En cuanto a cuáles son los aranceles que van a bajar primero, el directivo sostuvo que "no se puede hacer un listado porque estamos hablando de alrededor de 5.000 líneas tarifarias que quedarán fijadas en cero a partir del 1 de mayo".

En Brasilia afirman, por ejemplo, que ellos concentrarán la mayor parte de la cuota de exportación de carne bovina del acuerdo, según un entendimiento firmado entre partes del sector y en un esquema que establece la división proporcional del volumen entre los exportadores sudamericanos de la siguiente manera: Brasil se quedará con el 42,5% de la cuota destinada al Mercosur; Argentina, con un 29,5%; Uruguay, con el 21%; y Paraguay, con el 7%. Esto siempre siguiendo con un acuerdo firmado en 2004, entre las asociaciones de cadena de la carne y del sector agropecuario de los países del bloque, explicaron expertos a CNN en Brasil. Esto debería respetarse.

En el Gobierno hoy los cuadros técnicos no están disponibles para prensa. En Brasil, en cambio, explicaron que más de 5.000 productos brasileños tendrán acceso con arancel cero al mercado europeo con la entrada en vigor provisional, que generó un marcado festejo este martes en la Confederación Nacional de la Industria (CNI), que resaltó a través de un comunicado que esta aplicación parcial marca la apertura comercial más amplia entre ambos bloques, tras más de dos décadas de negociaciones, con una zona económica que conecta a más de 700 millones de personas, el 25% del PIB mundial.

La Unión Europea es hasta hoy uno de los principales socios comerciales del Mercosur, pero venía perdiendo terreno frente a China. Hasta ahora, el intercambio promedio de bienes es de entre US$ 100.000 y 120.000 millones anuales sin contar servicios.

El acuerdo provisional que regirá a partir de este viernes es fruto de idas y vueltas en más de dos décadas, acuerdos firmados y vueltas a cero, de entendimientos y choques. Uno de los principales focos de diferencias fue la agricultura y los alimentos, más bien el núcleo del conflicto, porque el Mercado Común del Sur presionó para exportar más carne, más soja, más azúcar y más etanol, mientras que la Unión Europea buscó proteger a sus productores, especialmente en países como Francia e Irlanda. Ahora Polonia está generando también un fuerte frente de desacuerdo con el pacto.

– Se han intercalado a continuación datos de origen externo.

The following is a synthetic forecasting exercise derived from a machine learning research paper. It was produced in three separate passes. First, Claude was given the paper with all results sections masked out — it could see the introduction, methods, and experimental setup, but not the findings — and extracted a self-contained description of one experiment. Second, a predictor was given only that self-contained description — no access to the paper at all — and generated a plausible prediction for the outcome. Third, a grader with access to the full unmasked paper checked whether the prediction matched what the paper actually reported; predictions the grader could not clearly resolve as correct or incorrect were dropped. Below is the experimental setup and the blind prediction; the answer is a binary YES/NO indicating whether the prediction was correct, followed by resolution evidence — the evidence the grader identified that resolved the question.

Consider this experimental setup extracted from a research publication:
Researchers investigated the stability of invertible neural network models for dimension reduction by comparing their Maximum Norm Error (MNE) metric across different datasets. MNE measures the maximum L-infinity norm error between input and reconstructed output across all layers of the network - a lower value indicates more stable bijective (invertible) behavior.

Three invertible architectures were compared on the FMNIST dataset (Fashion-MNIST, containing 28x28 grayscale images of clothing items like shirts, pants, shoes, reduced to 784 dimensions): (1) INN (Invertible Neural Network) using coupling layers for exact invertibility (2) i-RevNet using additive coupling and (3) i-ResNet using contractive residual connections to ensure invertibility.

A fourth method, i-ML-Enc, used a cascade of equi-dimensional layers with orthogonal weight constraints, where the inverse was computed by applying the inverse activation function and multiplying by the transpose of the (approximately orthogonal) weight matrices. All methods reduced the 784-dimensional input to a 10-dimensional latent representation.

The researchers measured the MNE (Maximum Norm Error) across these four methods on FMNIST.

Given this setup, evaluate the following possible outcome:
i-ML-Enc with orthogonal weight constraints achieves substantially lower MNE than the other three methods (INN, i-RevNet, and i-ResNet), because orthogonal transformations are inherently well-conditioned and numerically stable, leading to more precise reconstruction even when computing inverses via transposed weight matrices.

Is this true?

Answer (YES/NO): NO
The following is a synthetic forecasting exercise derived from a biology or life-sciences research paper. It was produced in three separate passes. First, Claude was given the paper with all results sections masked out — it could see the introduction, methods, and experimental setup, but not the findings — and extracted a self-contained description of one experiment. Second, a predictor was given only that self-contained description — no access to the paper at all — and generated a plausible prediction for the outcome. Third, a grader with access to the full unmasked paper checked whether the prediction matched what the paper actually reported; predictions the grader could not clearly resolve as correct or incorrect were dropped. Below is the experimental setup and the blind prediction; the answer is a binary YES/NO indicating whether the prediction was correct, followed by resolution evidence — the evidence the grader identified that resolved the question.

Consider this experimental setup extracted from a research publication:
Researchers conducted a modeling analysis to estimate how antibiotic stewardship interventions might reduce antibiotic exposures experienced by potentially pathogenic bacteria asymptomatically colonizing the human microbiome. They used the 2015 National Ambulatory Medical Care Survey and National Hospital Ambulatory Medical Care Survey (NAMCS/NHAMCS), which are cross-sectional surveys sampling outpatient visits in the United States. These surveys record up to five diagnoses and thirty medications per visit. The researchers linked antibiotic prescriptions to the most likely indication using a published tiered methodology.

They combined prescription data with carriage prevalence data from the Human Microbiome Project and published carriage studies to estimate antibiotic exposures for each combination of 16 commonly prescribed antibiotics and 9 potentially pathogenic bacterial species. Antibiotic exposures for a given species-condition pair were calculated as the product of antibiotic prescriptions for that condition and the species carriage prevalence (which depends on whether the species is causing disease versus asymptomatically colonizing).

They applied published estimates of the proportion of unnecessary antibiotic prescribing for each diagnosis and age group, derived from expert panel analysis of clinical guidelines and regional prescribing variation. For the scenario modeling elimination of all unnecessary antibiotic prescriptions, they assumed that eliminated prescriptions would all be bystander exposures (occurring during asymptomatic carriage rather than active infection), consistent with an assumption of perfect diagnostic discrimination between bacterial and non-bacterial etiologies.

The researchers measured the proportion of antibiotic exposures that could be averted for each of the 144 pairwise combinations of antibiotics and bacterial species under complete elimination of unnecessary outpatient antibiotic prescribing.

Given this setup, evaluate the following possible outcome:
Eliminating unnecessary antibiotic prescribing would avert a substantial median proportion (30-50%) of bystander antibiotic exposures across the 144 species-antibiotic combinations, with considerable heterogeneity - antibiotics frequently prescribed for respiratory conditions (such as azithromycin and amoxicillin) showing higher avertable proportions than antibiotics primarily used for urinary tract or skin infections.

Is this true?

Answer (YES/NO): NO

A último momento salieron acuerdos sobre mecanismos como cuotas limitadas (por ejemplo, en carne bovina) en lugar de una apertura al cien por ciento.

También hubo diferencias en la industria automotriz. Bruselas, que está perdiendo terreno frente a una China muy potente, pedía acceso amplio para sus autos y autopartes. Argentina y Brasil defendieron su industria con plazos largos de desgravación (hasta 15 años en algunos casos) El gobierno de Milei aflojó ese enfoque.

También hubo fuertes diferencias pero que se renegociaron en normas ambientales, en compras públicas, en asuntos de propiedad intelectual e indicaciones geográficas, en servicios y apertura económica.